Spatial reasoning data:
* START *

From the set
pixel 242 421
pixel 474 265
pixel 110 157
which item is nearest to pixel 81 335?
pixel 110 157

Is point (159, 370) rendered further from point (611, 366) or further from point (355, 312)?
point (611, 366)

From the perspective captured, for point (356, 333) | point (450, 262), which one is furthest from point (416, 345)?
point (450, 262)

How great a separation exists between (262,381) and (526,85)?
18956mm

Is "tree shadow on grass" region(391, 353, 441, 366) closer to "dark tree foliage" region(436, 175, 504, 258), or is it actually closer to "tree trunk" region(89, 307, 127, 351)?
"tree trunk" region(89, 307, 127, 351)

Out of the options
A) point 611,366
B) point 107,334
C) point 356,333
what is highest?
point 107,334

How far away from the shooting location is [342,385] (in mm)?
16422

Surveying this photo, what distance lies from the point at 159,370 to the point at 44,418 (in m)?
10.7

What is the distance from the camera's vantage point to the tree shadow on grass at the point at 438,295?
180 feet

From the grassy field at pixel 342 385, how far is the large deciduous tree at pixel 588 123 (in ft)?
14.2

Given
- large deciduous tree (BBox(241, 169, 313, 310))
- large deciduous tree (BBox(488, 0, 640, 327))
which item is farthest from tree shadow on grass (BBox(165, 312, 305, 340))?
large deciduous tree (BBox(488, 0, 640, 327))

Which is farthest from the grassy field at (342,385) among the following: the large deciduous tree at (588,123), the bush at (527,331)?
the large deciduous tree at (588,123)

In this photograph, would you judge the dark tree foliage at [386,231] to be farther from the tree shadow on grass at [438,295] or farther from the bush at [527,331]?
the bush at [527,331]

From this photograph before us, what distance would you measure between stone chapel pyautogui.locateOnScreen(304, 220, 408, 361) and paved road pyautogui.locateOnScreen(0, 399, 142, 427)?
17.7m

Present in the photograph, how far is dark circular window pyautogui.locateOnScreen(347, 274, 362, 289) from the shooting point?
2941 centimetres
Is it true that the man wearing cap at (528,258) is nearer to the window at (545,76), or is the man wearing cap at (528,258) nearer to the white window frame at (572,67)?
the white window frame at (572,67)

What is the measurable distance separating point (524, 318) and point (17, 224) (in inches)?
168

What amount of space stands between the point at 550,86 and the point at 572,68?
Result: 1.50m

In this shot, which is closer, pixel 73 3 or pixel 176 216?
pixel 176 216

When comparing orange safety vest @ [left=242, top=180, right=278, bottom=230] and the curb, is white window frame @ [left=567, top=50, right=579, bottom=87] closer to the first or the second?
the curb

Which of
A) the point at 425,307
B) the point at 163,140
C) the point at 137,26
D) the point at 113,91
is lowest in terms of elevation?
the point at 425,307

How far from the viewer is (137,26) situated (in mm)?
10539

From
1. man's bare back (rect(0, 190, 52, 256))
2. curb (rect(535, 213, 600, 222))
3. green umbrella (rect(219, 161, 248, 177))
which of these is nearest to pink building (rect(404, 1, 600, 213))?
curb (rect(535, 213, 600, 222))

* END *

Output the data from the line with "In this shot, which" through the end as a Markdown table with two columns, Row and Line, omitting blank lines.

# EXERCISE OUTPUT
| Row | Line |
|---|---|
| 1 | In this shot, which is closer, pixel 73 3 or pixel 176 216? |
| 2 | pixel 176 216 |
| 3 | When comparing orange safety vest @ [left=242, top=180, right=278, bottom=230] and the curb, is white window frame @ [left=567, top=50, right=579, bottom=87] closer to the first or the second? |
| 4 | the curb |
| 5 | Which of |
| 6 | A) the point at 425,307 |
| 7 | B) the point at 163,140 |
| 8 | C) the point at 137,26 |
| 9 | D) the point at 113,91 |
| 10 | is lowest in terms of elevation? |
| 11 | the point at 425,307 |
| 12 | How far from the viewer is (137,26) situated (in mm)? |
| 13 | 10539 |
| 14 | From |
| 15 | 1. man's bare back (rect(0, 190, 52, 256)) |
| 16 | 2. curb (rect(535, 213, 600, 222)) |
| 17 | 3. green umbrella (rect(219, 161, 248, 177)) |
| 18 | which of these is nearest to pink building (rect(404, 1, 600, 213))? |
| 19 | curb (rect(535, 213, 600, 222)) |